今回は、AIバブルともささやかれるその中心軸になってきた「半導体」、その主要指数であるSOX(PHLX半導体指数)の傾向を知っておきましょう。


本日紹介するデータはこちら↓
これは1995年から2025年までのSOX指数、ナスダック、S&P 500の季節パターン(平均推移)と、今年(2026年)の足元の動きを比較したチャートです。

青いラインで示されたSOX指数の過去データを追っていくと、7月後半から10月後半にかけて「SOXの季節的な低迷」というオレンジ色の枠で囲まれたアノマリーが存在していることが分かります。

春先から夏場にかけて大きく上昇したあと、夏後半から秋口(8月〜10月)にかけては利益確定売りなどに押され、指数全体として調整やもたつきが入りやすい傾向があるわけですね。

黒いラインで示された今年の実際の足元の動きを見ても、前半の猛烈な上昇から一転して、過去のアノマリーに沿うように高値から一服して押しを作る動きを見せています。しかし、その先の10月末から12月末の年末にかけては、再び指数が大きく上跳ねる力強い右肩上がりのサイクルが待っていることもグラフから読み取れます。

そしてもう一つこんなデータをシェアしましょう↓
こちらは、大統領の4年サイクルにおける「年間の中央押し目(年中最大下落率の平均)」と、「その年の安値から1年後の平均リターン」をS&Pでまとめたものです。

オレンジ枠で示された「中間選挙年」に注目してください。年中押し目の項目(薄いピンクの棒)を見ると、中間選挙年は-17.5%となっており、4年のサイクルの中で最も押し目(一時的な下落)が大きくなる傾向が分かります。

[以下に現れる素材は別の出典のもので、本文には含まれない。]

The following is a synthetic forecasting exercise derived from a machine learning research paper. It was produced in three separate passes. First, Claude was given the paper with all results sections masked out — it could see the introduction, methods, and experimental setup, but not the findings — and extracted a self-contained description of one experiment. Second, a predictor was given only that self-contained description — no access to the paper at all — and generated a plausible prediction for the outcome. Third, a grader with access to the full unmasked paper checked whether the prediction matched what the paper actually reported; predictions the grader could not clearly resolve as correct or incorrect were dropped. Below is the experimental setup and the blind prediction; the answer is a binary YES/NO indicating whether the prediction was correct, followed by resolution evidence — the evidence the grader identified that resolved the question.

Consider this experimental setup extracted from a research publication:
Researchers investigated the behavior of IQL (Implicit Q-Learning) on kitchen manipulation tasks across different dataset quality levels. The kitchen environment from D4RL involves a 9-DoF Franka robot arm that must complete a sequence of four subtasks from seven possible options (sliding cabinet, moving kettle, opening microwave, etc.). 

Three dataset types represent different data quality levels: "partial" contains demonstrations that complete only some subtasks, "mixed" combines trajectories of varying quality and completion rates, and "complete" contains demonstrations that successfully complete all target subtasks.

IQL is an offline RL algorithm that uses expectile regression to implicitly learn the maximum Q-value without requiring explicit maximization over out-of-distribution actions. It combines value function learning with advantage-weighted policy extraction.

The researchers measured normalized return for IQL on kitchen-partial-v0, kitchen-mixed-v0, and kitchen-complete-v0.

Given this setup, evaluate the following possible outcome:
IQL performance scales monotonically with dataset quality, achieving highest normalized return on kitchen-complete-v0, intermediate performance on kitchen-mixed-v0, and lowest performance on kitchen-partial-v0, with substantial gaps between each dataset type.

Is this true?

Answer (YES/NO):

政治的な政策の不確実性や政権与党への批判が高まりやすい時期でもあるため、年間を通じた歴史的な不安定さはどうしても大きくなりやすいのが特徴です。しかし、重要なのはその隣にある「安値から1年後の平均リターン(濃い赤の棒)」です。安値からの反発率は31.7%と、こちらも4年サイクルの中でダントツで最も高い数値を示しています。

つまり、中間選挙年の「歴史的な不安定さ」は、見方を変えれば「大局における絶好のお宝ポジション(買い場)を提供するチャンス」と表裏一体であるということです。大きな揺さぶりや深めの調整が来るからこそ、その後の反発力も大きなものになるわけですね。

目先のボラティリティや一時的な下落に怯える必要はありません。歴史的なサイクルの構造を理解していれば、大きな調整局面こそが未来の大きな利益を育む準備期間であると冷静に捉えることができます。あせらず、欲張らず、最終的なエントリーは目の前のチャートに従って仕掛けていきましょう。